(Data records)

((

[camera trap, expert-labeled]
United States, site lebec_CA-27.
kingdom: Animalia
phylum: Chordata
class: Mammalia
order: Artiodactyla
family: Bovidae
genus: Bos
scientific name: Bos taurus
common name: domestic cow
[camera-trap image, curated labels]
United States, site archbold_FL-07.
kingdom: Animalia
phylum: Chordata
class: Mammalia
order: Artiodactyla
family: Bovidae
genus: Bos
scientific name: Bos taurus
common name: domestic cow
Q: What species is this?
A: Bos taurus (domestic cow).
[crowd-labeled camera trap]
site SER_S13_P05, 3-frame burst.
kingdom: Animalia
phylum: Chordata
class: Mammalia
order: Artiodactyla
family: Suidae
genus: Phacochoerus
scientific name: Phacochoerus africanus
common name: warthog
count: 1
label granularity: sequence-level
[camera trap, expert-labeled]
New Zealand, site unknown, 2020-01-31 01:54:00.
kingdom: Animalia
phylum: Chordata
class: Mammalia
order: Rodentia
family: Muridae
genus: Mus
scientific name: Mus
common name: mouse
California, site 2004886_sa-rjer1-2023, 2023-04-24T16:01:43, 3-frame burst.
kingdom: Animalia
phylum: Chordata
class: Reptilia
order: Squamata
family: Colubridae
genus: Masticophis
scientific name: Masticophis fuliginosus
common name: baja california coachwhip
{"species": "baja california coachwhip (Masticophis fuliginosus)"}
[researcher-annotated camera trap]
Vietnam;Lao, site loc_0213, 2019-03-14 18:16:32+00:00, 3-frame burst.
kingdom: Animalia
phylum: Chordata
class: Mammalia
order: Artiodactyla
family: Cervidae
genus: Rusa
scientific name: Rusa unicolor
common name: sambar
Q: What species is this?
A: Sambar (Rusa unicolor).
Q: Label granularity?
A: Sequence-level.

))

== EXERCISE PROMPT ==
Write each line of the data above out again without altering a word.

== SOLUTION FOR THIS EXERCISE ==
[camera trap, expert-labeled]
United States, site lebec_CA-27.
kingdom: Animalia
phylum: Chordata
class: Mammalia
order: Artiodactyla
family: Bovidae
genus: Bos
scientific name: Bos taurus
common name: domestic cow
[camera-trap image, curated labels]
United States, site archbold_FL-07.
kingdom: Animalia
phylum: Chordata
class: Mammalia
order: Artiodactyla
family: Bovidae
genus: Bos
scientific name: Bos taurus
common name: domestic cow
Q: What species is this?
A: Bos taurus (domestic cow).
[crowd-labeled camera trap]
site SER_S13_P05, 3-frame burst.
kingdom: Animalia
phylum: Chordata
class: Mammalia
order: Artiodactyla
family: Suidae
genus: Phacochoerus
scientific name: Phacochoerus africanus
common name: warthog
count: 1
label granularity: sequence-level
[camera trap, expert-labeled]
New Zealand, site unknown, 2020-01-31 01:54:00.
kingdom: Animalia
phylum: Chordata
class: Mammalia
order: Rodentia
family: Muridae
genus: Mus
scientific name: Mus
common name: mouse
California, site 2004886_sa-rjer1-2023, 2023-04-24T16:01:43, 3-frame burst.
kingdom: Animalia
phylum: Chordata
class: Reptilia
order: Squamata
family: Colubridae
genus: Masticophis
scientific name: Masticophis fuliginosus
common name: baja california coachwhip
{"species": "baja california coachwhip (Masticophis fuliginosus)"}
[researcher-annotated camera trap]
Vietnam;Lao, site loc_0213, 2019-03-14 18:16:32+00:00, 3-frame burst.
kingdom: Animalia
phylum: Chordata
class: Mammalia
order: Artiodactyla
family: Cervidae
genus: Rusa
scientific name: Rusa unicolor
common name: sambar
Q: What species is this?
A: Sambar (Rusa unicolor).
Q: Label granularity?
A: Sequence-level.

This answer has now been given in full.